*** Document extract ***
By Ian Lavis on behalf of Praxity Global Alliance
CFOs face significant challenges to achieve better value in 2021 as companies seek to get back on track after a year of upheaval and fire-fighting.
Global research organisations Gartner and McKinsey suggest CFOs should prioritise digital transformation while embracing a new approach to budgeting in response to the Covid-19 crisis.
Finance chiefs will also be looking at signs of economic recovery and changes to working patterns, as well as tax, regulation and trade, according to Wall Street Journal.
New digital initiatives
The pandemic, rather than hinder business transformation, has speeded up digital measures in many organisations, research shows.
A Gartner report titled Top Priorities for Finance Leaders in 2021 reveals 69% of board directors say the effects of the pandemic are accelerating their digital transformation.
Gartner’s Chief of Research, Finance, Alexander Bant, says: “CFOs must fund that acceleration while maintaining control over the organization’s finances — even when operating conditions remain highly volatile.”
Gartner surveyed 300 CFOs and finance leaders worldwide to identify the top finance priorities and expected challenges for 2021. The results show CFOs face a dual challenge of accelerating growth and digitalisation, and preserving or restoring their organisation’s financial health.
However, digital priorities such as advanced data analytics, robotic process automation (RPA), and accelerating digital skills in finance, will take significantly longer to implement than previous digital measures, the report warns.
Better functioning departments
Gartner highlight the importance of focusing on the “function” of finance departments, including “bringing back the right costs to support growth”, staff engagement and retention, and improving employee performance in a new environment. Other priorities include cost reduction initiatives, restructuring the business or portfolio, and improving working capital.
A more radical way to achieve better value is a to overhaul the budgeting process. In an article titled Memo to the CFO: A new approach to 2021 budgeting starts now, McKinsey say 2021 presents an opportunity to turn hard-earned lessons from the pandemic to transform the way budgeting is done.
Based on conversations with finance leaders over six months, McKinsey claim that CFOs “know that the business-as-usual budgeting process, with its traditional inputs and standard approaches, is no longer fit for the task”.
A different way to budget
In a McKinsey survey of 127 CFOs, 43% of the 127 CFO respondents cite the need to streamline budgeting processes to react more quickly and efficiently, while 65% anticipate more use of rolling forecasts in 2021 and beyond.
*** Record extracts ***
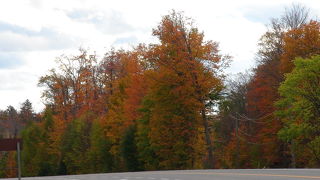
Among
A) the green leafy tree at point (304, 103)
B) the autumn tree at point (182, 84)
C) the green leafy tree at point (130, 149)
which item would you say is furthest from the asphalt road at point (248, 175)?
the green leafy tree at point (130, 149)

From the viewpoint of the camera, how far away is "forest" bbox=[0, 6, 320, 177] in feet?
147

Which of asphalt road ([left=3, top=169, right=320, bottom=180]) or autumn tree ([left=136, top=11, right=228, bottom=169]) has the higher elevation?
autumn tree ([left=136, top=11, right=228, bottom=169])

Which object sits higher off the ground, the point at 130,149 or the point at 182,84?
the point at 182,84

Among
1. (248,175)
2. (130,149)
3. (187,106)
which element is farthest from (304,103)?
(130,149)

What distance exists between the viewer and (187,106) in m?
47.8

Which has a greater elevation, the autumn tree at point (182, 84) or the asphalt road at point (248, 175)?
the autumn tree at point (182, 84)

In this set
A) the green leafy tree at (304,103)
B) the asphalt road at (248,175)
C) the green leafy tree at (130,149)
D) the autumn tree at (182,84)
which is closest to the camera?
the asphalt road at (248,175)

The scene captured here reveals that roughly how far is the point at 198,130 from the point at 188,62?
6.38 m

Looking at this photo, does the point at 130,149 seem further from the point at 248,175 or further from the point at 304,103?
the point at 248,175

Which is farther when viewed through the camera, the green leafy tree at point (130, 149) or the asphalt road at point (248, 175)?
the green leafy tree at point (130, 149)

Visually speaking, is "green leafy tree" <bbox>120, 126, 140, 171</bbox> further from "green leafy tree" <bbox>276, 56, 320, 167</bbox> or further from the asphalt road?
the asphalt road

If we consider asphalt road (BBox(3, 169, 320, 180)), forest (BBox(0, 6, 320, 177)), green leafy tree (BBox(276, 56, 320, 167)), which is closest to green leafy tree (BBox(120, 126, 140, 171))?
forest (BBox(0, 6, 320, 177))

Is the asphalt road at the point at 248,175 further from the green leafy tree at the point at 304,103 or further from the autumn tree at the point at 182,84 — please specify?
the autumn tree at the point at 182,84

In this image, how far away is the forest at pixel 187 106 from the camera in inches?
1761
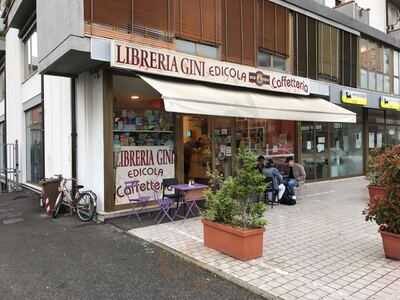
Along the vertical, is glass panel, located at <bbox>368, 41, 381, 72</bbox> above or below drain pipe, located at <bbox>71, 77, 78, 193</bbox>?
above

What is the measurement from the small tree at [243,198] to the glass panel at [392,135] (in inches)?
569

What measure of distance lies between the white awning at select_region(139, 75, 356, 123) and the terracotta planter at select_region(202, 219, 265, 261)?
248 centimetres

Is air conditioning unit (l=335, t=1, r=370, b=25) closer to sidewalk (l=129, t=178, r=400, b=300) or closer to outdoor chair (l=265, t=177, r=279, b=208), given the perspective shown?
outdoor chair (l=265, t=177, r=279, b=208)

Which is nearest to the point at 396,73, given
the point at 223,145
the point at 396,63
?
the point at 396,63

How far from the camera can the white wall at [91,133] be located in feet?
24.6

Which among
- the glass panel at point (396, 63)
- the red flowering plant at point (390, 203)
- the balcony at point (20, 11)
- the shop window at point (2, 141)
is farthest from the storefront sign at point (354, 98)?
the shop window at point (2, 141)

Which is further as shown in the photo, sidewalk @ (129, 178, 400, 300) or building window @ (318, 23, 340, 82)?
building window @ (318, 23, 340, 82)

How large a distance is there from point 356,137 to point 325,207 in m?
7.69

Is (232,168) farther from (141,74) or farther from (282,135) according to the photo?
(141,74)

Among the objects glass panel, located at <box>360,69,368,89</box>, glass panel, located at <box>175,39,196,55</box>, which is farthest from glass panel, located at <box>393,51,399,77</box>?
glass panel, located at <box>175,39,196,55</box>

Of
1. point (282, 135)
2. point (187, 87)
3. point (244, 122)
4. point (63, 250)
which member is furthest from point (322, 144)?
point (63, 250)

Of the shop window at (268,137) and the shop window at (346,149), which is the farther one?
the shop window at (346,149)

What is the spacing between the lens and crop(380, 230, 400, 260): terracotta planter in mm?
4793

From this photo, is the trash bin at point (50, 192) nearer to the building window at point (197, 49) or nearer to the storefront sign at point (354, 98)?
the building window at point (197, 49)
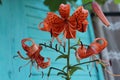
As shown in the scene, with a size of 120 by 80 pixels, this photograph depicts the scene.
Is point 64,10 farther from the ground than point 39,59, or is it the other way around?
point 64,10

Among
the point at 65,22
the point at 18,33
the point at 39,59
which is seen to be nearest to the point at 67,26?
the point at 65,22

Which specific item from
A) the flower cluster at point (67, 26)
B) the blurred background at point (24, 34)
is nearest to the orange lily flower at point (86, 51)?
the flower cluster at point (67, 26)

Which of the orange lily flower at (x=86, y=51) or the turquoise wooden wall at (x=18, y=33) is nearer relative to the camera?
the orange lily flower at (x=86, y=51)

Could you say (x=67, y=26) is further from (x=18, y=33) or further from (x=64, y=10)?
(x=18, y=33)

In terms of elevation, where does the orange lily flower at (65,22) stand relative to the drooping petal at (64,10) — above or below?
below

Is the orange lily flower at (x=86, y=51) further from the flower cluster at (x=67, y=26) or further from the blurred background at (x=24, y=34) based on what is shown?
the blurred background at (x=24, y=34)

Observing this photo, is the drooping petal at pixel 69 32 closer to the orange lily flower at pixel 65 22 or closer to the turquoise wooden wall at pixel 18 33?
the orange lily flower at pixel 65 22

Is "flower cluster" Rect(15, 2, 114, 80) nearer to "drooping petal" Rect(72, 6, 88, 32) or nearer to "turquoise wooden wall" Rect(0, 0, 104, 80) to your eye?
"drooping petal" Rect(72, 6, 88, 32)

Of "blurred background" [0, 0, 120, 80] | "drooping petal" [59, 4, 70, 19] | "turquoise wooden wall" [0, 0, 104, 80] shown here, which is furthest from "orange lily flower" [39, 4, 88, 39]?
"turquoise wooden wall" [0, 0, 104, 80]

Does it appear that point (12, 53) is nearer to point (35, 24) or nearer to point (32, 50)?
point (35, 24)

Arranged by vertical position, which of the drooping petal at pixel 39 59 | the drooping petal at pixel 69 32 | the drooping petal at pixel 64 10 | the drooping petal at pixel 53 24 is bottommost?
***
> [Assignment 1]:
List the section headings in the article on CFO priorities for 2021.
> [Assignment 2]:
In the article on CFO priorities for 2021, reproduce the stretch from "A Gartner report" through "organisation’s financial health.".

> [Your response 1]:
New digital initiatives
Better functioning departments
A different way to budget

> [Your response 2]:
A Gartner report titled Top Priorities for Finance Leaders in 2021 reveals 69% of board directors say the effects of the pandemic are accelerating their digital transformation.
Gartner’s Chief of Research, Finance, Alexander Bant, says: “CFOs must fund that acceleration while maintaining control over the organization’s finances — even when operating conditions remain highly volatile.”
Gartner surveyed 300 CFOs and finance leaders worldwide to identify the top finance priorities and expected challenges for 2021. The results show CFOs face a dual challenge of accelerating growth and digitalisation, and preserving or restoring their organisation’s financial health.